By Sue Poremba
Sue Poremba is a freelance writer focusing primarily on security and technology issues and occasionally blogs for Rackspace Hosting.
The term “big data” may be a bit of a misnomer. For some companies, big data is actually huge data. Even small companies now find themselves immersed in massive amounts of data of all sorts, which leads to the problem of storing all of it.
Enter the big data cloud storage solutions, which allow companies to store and access media by the terabyte. Storage by the terabyte may have seemed unfathomable just a few years ago, but according to John Griffith of SolidFire, by today’s standards, terabytes of block storage really isn’t all that much.
“Many service providers look at opportunity in hundreds or thousands of terabytes. Between storage hungry database applications and other mission critical systems, terabytes of data can be consumed rather quickly,” Griffith said.

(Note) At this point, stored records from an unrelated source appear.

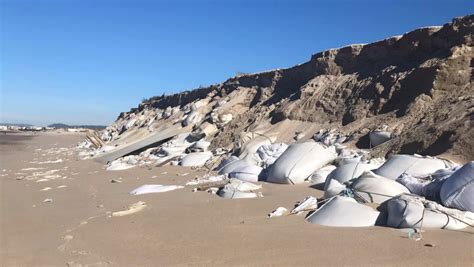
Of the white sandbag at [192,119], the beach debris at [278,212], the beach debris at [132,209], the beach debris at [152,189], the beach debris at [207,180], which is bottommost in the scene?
the beach debris at [207,180]

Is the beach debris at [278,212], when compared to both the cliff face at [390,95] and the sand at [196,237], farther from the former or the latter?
the cliff face at [390,95]

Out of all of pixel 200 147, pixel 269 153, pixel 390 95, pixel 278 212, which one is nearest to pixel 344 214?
pixel 278 212

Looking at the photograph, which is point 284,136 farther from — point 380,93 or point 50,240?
point 50,240

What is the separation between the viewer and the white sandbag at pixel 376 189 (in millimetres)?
4991

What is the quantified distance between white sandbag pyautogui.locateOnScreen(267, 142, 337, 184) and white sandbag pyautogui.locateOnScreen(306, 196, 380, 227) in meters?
2.46

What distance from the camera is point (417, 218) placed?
4098mm

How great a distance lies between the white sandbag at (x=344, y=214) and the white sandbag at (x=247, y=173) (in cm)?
319

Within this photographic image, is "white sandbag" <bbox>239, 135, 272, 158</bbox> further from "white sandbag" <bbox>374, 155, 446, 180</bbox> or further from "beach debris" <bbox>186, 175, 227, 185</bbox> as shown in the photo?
"white sandbag" <bbox>374, 155, 446, 180</bbox>

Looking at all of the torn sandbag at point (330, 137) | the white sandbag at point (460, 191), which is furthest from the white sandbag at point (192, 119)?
the white sandbag at point (460, 191)

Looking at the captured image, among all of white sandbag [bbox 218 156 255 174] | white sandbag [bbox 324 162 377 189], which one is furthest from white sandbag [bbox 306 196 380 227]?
white sandbag [bbox 218 156 255 174]

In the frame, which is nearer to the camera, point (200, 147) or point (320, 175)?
point (320, 175)

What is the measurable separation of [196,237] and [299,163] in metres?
3.30

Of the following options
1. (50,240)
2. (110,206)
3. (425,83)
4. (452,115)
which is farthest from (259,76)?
(50,240)

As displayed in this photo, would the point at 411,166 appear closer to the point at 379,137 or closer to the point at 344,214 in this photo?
the point at 344,214
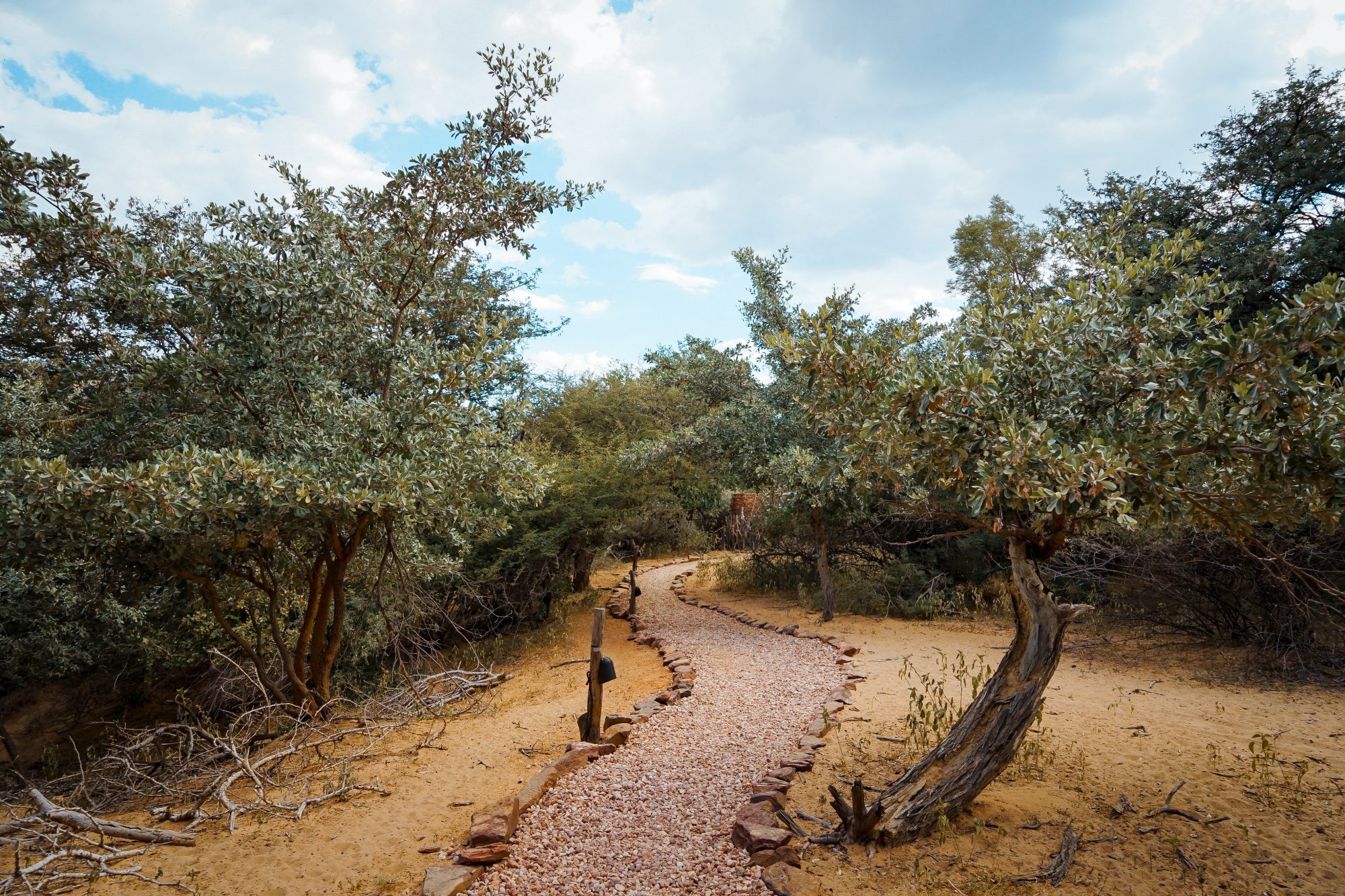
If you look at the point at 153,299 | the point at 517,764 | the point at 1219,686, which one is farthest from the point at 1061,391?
the point at 153,299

However, Griffith quickly pointed out that block storage is not a one size fits all in terms of performance. Some applications may require high performance, while others may be less sensitive. “Cloud block storage allows you to allocate the quantity of storage required by the application with the performance characteristics needed for a positive user experience. By architecting storage around Quality of Service and leveraging data de-duplication and compression techniques, scale can be used as an advantage,” he said.
Elastic value to end users depends on easy scalability and management. This is essential when searching for the right storage infrastructure software. The software should allow for both plug and play scale with no provisioning or storage balancing. “This will support both expansion and reduction if large users choose to delete big amounts of data. This can only be achieved using object storage since it allows for unlimited scalability since it has no file system,” said Adrian J Herrera, Senior Director of Marketing at Caringo, an object storage solutions and developer.
Yet, as Sean Gallagher pointed out in an Arstechnica article, some approaches fail to scale because of performance constraints.
He wrote: “In the cloud, there can be potentially thousands of active users of data at any moment, and the data being read and written at any given moment reaches into the thousands of terabytes. The problem isn’t simply an issue of disk read and write speeds. With data flows at these volumes, the main problem is storage network throughput; even with the best of switches and storage servers, traditional SAN architectures can become a performance bottleneck for data processing.”
It doesn’t have to be that way, Herrera countered: “Almost all cloud storage providers use object storage. When using object storage the files are connected to the metadata. This allows for an easy interface to large data sets and makes searching very simple.
“Applications specifically built for the cloud will not need to bring the data sets back to a local facility; rather they will access them in the cloud, which will make the data almost immediately accessible and will perform like local storage. There are more and more organizations that are keeping their active datasets on the cloud so access is not a problem since they are already architected for this type of access. Those companies usually will have more than one provider as well, for disaster recovery scenarios.”
With the amount of acquired data growing exponentially, being able to capture, process, cleanse and store these vast amounts of data will require storage that is large and flexible. How long will it be until we think of terabyte as a normal or too small storage option?